(Beginning of Data for analysis)

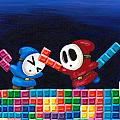 Shy Guys Playing Tetris by Katie Clark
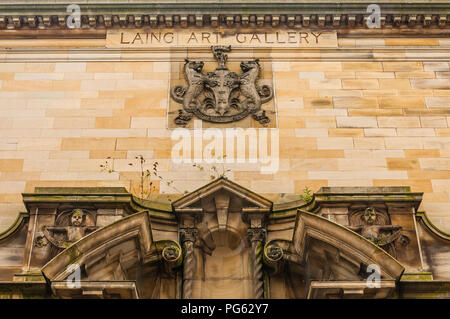 The portico to the Laing Art Gallery in Newcastle, England, UK - Stock Photo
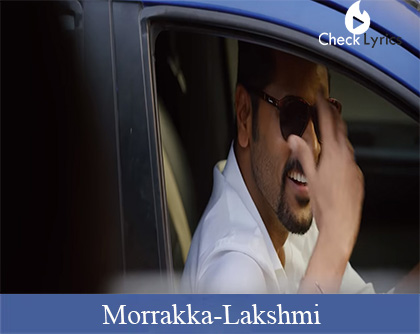 Morrakka Mattrakka Lyrics
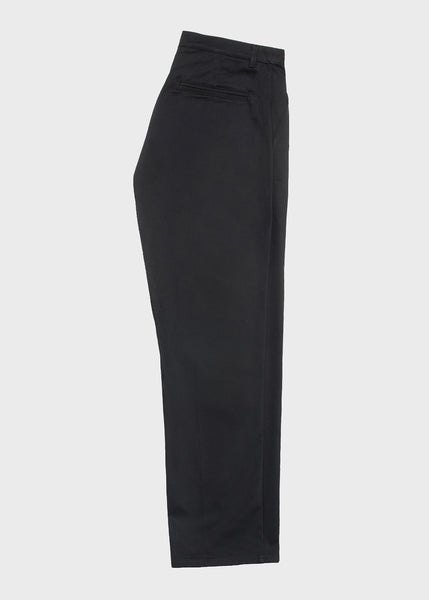 Workwear Pant Black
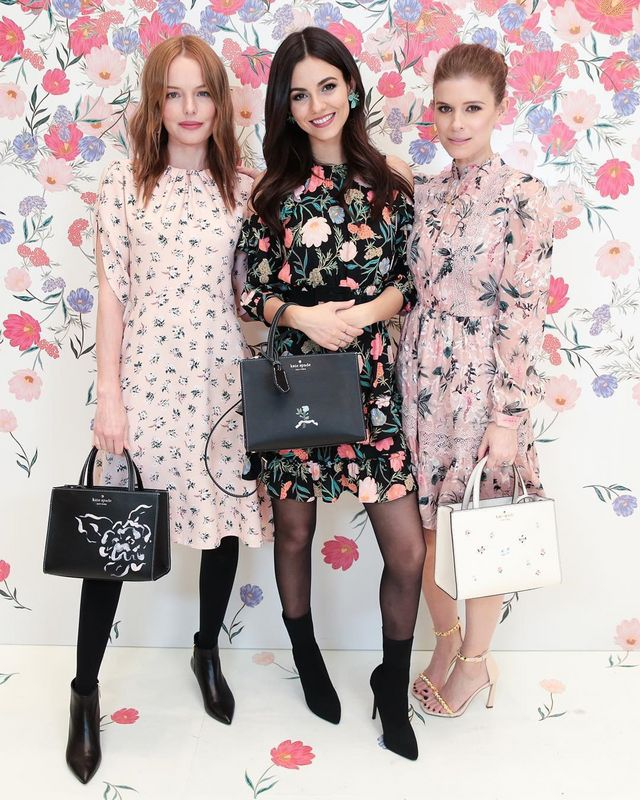 """335a6f76803d3 Kate Bosworth, Victoria Justice, and Kate Mara at Kate Spade New York's  """"Bloom Bloom"""" Event"""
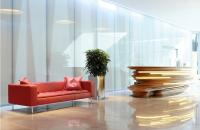 Boss Design, especialistas en sillas y sillones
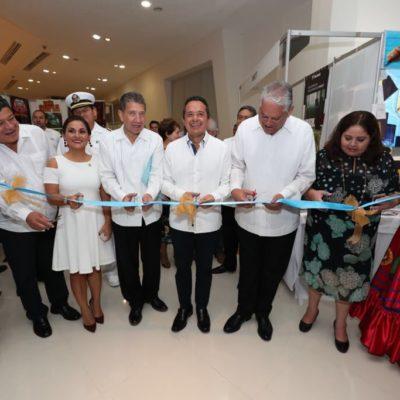 Asiste Carlos Joaquín a la inauguración de la LXXVI Asamblea Ordinaria de la Asociación Mexicana de Hoteles y Moteles en Chetumal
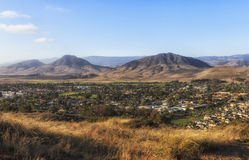 Panoramic view of San Louise Obispo , California, USA. Panoramic  view of San Louise Obispo, California. View from King Trail at Irish natural reserve Royalty Free Stock Photo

(End of Data for analysis)

◆ **About this exercise**
Pictures stay out of the copy, while everything else in the records above goes in exactly as written.

◆ **Exercise output**
 Shy Guys Playing Tetris by Katie Clark
 The portico to the Laing Art Gallery in Newcastle, England, UK - Stock Photo
 Morrakka Mattrakka Lyrics
 Workwear Pant Black
 """335a6f76803d3 Kate Bosworth, Victoria Justice, and Kate Mara at Kate Spade New York's  """"Bloom Bloom"""" Event"""
 Boss Design, especialistas en sillas y sillones
 Asiste Carlos Joaquín a la inauguración de la LXXVI Asamblea Ordinaria de la Asociación Mexicana de Hoteles y Moteles en Chetumal
 Panoramic view of San Louise Obispo , California, USA. Panoramic  view of San Louise Obispo, California. View from King Trail at Irish natural reserve Royalty Free Stock Photo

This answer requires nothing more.